Jacobians $\mathbb{F}_q$-isogenous to the direct square of an ordinary elliptic $\mathbb{F}_q$-curve of $j$-invariant $0$

Question

Consider an ordinary elliptic curve $E_b\!: y^2 = x^3 + b$, of $j$-invariant $0$ over a finite field $\mathbb{F}_q$, such that $\sqrt{b} \not\in \mathbb{F}_q$.

Question. What are some examples of hyperelliptic $\mathbb{F}_q$-curves $C$ of geometric genus $2$ whose Jacobians $J_C$ are $\mathbb{F}_q$-isogenous to the direct square $E_b^2$?

Answer 1

Edit: this answer originally ignored an important twist.

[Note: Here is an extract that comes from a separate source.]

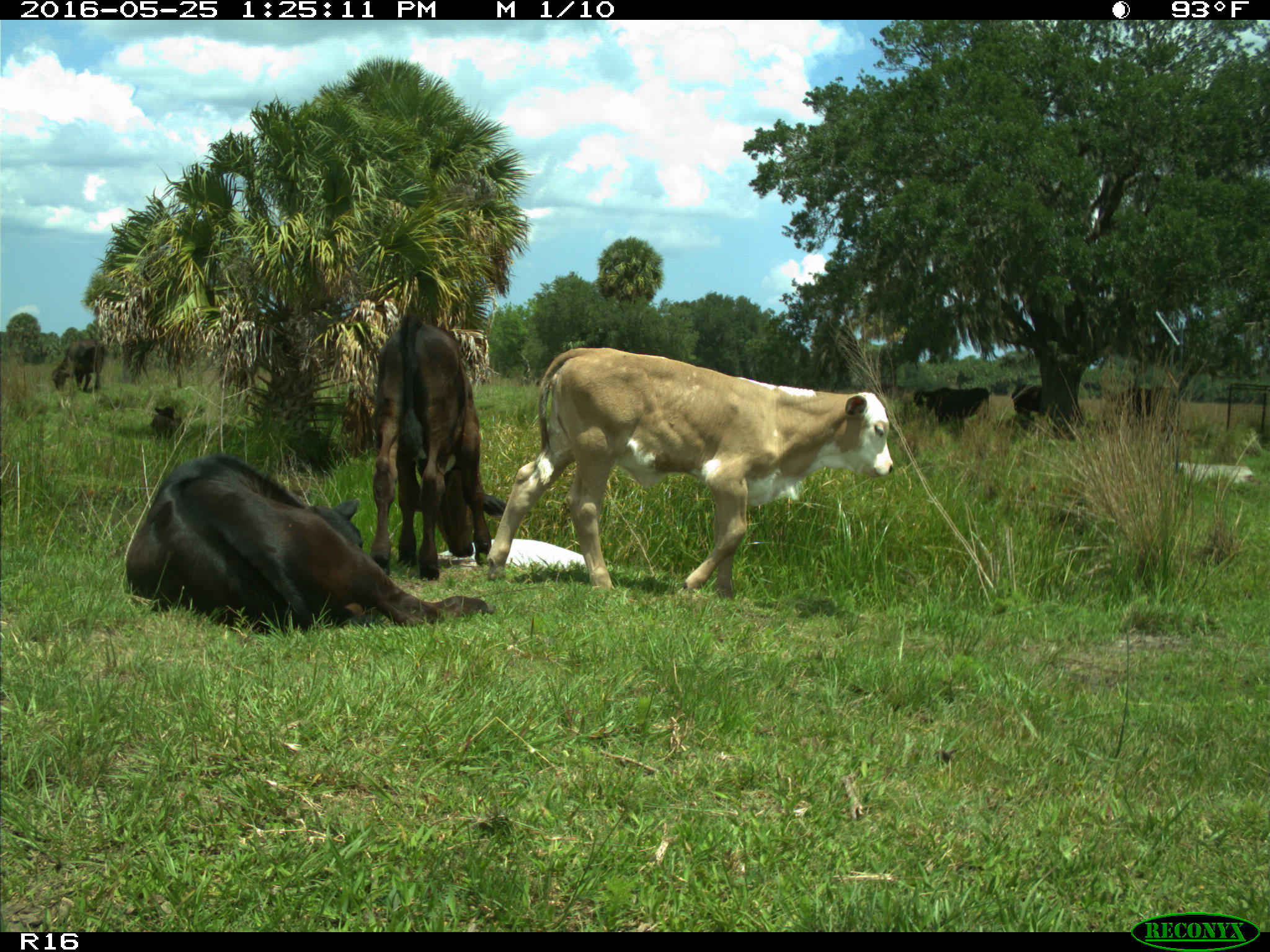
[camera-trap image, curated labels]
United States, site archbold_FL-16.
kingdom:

Take $C: y^2 = x^6 + b$. There is a $(2,2)$-isogeny $J_C \to E_b\times E_{b^2}$ with kernel corresponding to the factorization $\{x^2 - \beta_1, x^2 - \beta_2, x^2 - \beta_3\}$ of $x^6 + b$, where the $\beta_i$ are the roots of $x^3 + b$. While these $\beta_i$ may only be defined over some extension of $\mathbb{F}_q$, the set of factors is rational over $\mathbb{F}_q$, and therefore the isogeny is defined over $\mathbb{F}_q$. The curve $E_{b^2}$ is a cubic twist of $E_b$, so if $b$ is a cube in $\mathbb{F}_q$ then you can compose to get an $\mathbb{F}_q$-isogeny to $E_b^2$.

I think a good reference for the isogeny construction (over number fields) is Section 3 of Howe, Leprevost, and Poonen's Large torsion subgroups of split Jacobians of curves of genus two or three.